Even more than the advent of iPods or the internet, there is one massive change in birding that has the ability to alter our avocation for the better. Birders are getting hip to conservation. What was once the third rail of birding repartee has gone mainstream. We need look no further than the recent change to ABA's Articles of Incorporation for confirmation. That doesn't mean that the ABA is destined to become a conservation-only organization as many perceive Audubon to be; it just means that a huge majority of our members understand the importance of conservation to birding. A proactive stance is needed to change the world for the better. With that in mind, members (and their indoor cats) should now be receiving the October issue of Winging It in their mailboxes (also available online).
Within its pages you will find...
a heartfelt ode to the nearly-forgotten and emperiled birds of Maui by Elliot Schunke. (Conservation in Hawaii is woefully unfunded.)
a cautionary tale of the Passenger Pigeon by Joel Greenberg. (A nauseous reminder of the consequences of conservation complacency.)
a self-examination of birding in LGBT-hostile countries by Sheridan Coffey. (By spending money there, are we contributing to human rights abuses?)
and a new regular column, "Thank you, Donors!". (Just like the habitat that the 'Akohekohe shown here depends on, a vibrant ABA depends on the proactive measures of its member-donors. To make your contribution, contact Carl Bendorf, chair of the Development and Fundraising Committee, at <email@example.com>.)
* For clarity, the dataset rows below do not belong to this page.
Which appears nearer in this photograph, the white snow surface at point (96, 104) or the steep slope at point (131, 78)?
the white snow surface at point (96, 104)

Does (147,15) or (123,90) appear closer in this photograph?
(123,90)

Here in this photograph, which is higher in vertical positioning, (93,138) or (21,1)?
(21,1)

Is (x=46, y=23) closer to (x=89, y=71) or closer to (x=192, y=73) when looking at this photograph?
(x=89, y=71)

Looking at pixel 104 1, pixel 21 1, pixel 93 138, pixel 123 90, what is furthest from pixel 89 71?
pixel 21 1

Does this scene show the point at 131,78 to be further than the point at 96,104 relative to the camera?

I usually eschew obfuscation, but I'll risk it here. The often-misquoted words of the late George Santayana perhaps best synthesize the message of the current issue: "Those who cannot remember the past are condemned to fulfill it."
The 'Akohekohe is endemic to the tops of the highest volcanoes in Maui and faces certain extinction unless we help to preserve its habitat. Painting by Luke Seitz.